There are too many layers of management in Scottish education. Heads have guidance from Learning and Teaching Scotland, The Scottish Qualifications Authority, The Scottish Government Education Department and HMIE itself. A merger of two or more of these would be a cut worth making. Better than reducing teachers, closing popular schools and sacking classroom assistants to deal with the deficit.

But there is another barrier in the way of empowering head-teachers. Speaking about the fixed term contract suggestion in yesterday's Scotsman, Ken Cunningham, general secretary of School Leaders Scotland, pointed out that the performance-related thinking behind it was at odds with the "ethos" of the Curriculum for Excellence.

As anyone who has ploughed through the gobbledygook will know, the CfE "ethos" is anti-competition, anti-assessment, and anti-achievement. It sees no real value in expertise or knowledge that's not immediately "useful" or relevant. The old idea of education stretching a young person, stimulating the imagination and taking them into areas they did not previously consider interesting, is frowned upon. So is the idea that some things worth learning are hard - but it's worth passing through the pain barrier. Teachers do not lead their pupils in the CfE. They are mere "facilitators".

The mastery of skills does not seem particularly important to those putting the CfE together. This is a continuation of a trend in Scottish education, which has seen the end of individual classroom testing. National exams still exist - though some of the ideologues would get rid of these if they could. School results are no longer published, so any meaningful measurement of how an institution or teacher is performing is denied to the user ie parent or pupil.

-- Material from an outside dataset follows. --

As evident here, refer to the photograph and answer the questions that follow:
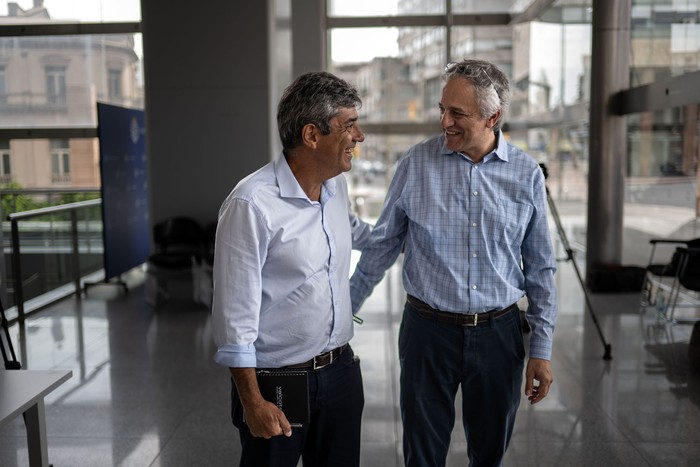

This is the culture which has produced innumerate teacher trainees, and it seems set to get worse with CfE. The expertocracy are much more interested in vague outcomes like "confident learners" which cannot actually be assessed, than the ability to read and count well, which can be measured easily. It's difficult to see how any individual head teacher could turn the ship around.

The captain is not the one in charge. His hands are tied and the course has been set already by a higher, faceless power.